In [168]:
import pandas as pd
import numpy as np
import scipy.stats
import statsmodels.stats.gof
import statsmodels.api

# Chi-squared categorical

This notebook presents some simple examples of a chi-squared test on categorical data.

## Introduction

Wikipedia's article on the [chi-squared test](https://en.wikipedia.org/wiki/Chi-squared_test) gives an overview , referencing the [chi-squared distribution](https://en.wikipedia.org/wiki/Chi-squared_distribution) of $k$ degrees of freedom; $\chi^2_k \sim \sum_{i=1}^k Z^2_i$, where the $Z_i$ are independent, and $Z_i \sim N(0,1)$.

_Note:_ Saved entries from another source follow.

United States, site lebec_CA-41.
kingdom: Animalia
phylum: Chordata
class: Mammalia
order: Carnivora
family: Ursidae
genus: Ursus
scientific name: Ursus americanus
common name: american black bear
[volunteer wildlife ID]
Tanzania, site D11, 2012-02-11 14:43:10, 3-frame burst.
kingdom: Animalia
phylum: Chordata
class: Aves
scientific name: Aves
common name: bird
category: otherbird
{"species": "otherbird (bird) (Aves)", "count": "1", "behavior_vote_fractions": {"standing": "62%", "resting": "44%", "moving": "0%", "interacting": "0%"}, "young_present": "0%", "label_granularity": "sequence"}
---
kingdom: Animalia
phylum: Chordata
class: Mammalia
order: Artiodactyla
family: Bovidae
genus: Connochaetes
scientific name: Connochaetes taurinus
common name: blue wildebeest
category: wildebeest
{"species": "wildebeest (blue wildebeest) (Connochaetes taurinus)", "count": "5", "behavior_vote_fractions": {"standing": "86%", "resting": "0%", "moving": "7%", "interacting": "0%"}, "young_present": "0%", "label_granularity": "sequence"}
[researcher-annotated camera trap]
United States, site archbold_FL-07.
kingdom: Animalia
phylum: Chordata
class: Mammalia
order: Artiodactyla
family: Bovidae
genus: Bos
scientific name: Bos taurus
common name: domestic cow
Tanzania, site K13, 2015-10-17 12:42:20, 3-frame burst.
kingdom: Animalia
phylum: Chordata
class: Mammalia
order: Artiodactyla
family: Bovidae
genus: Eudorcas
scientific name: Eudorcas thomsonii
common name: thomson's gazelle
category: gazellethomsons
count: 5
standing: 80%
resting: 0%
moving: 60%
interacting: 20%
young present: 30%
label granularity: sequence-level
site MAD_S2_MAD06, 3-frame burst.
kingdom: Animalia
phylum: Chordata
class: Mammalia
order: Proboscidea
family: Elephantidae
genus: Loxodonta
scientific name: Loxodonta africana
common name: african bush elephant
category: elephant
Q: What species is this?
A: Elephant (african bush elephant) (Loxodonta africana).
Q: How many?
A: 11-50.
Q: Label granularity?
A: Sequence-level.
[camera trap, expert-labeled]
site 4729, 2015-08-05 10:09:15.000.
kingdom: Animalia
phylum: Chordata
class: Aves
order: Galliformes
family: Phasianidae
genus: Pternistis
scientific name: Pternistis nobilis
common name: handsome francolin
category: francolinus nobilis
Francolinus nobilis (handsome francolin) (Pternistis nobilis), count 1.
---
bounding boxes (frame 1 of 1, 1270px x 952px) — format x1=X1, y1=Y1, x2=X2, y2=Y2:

The typical form of a chi-squared test is a [Pearson's chi-squred test](https://en.wikipedia.org/wiki/Pearson%27s_chi-squared_test). The degrees of freedom depends on the type of test, which may be a test of 
- goodness-of-fit
- homogeneity
- independence

For a population split into categories, the null hypothesis for (Pearson's) chi-squared test is that the there are no differences between the categories.

## Simple example
Consider 2 clothing stores, Primark, Next and Debenhams. They all sell shirts. 

### When the categories are all similar
Visiting a canididate stores on the high street, one can count the number of shirts in the stores. This might yield the results

In [119]:
df = pd.DataFrame({"shirts": {"Primark": 28, "Debenhams": 32, "Next": 27}})
print(df)

           shirts
Debenhams      32
Next           27
Primark        28


where the number of blue shirts is always roughly twice the number of red shirts. There are 3 stores, and $28 + 27 + 32 = 87$ shirts in total, yielding an expected number of 29 shirts per store. One can then go ahead and calculate a $\chi^2$ test statistic

$\chi^2 = \sum_i \frac{(O_i - E_i)^2}{E_i}$

which superficially, looks like a sum of variables $\frac{(x-\mu)^2}{\sigma}$. In the limit of the number of test samples going to infinity, the test statistic approaches a true chi-squared distribution. In this case

In [67]:
e_i = np.mean(df["shirts"])
chi_2 = np.sum((df["shirts"].array - e_i) ** 2 / e_i)
print(f"chi squared test stat = {chi_2}")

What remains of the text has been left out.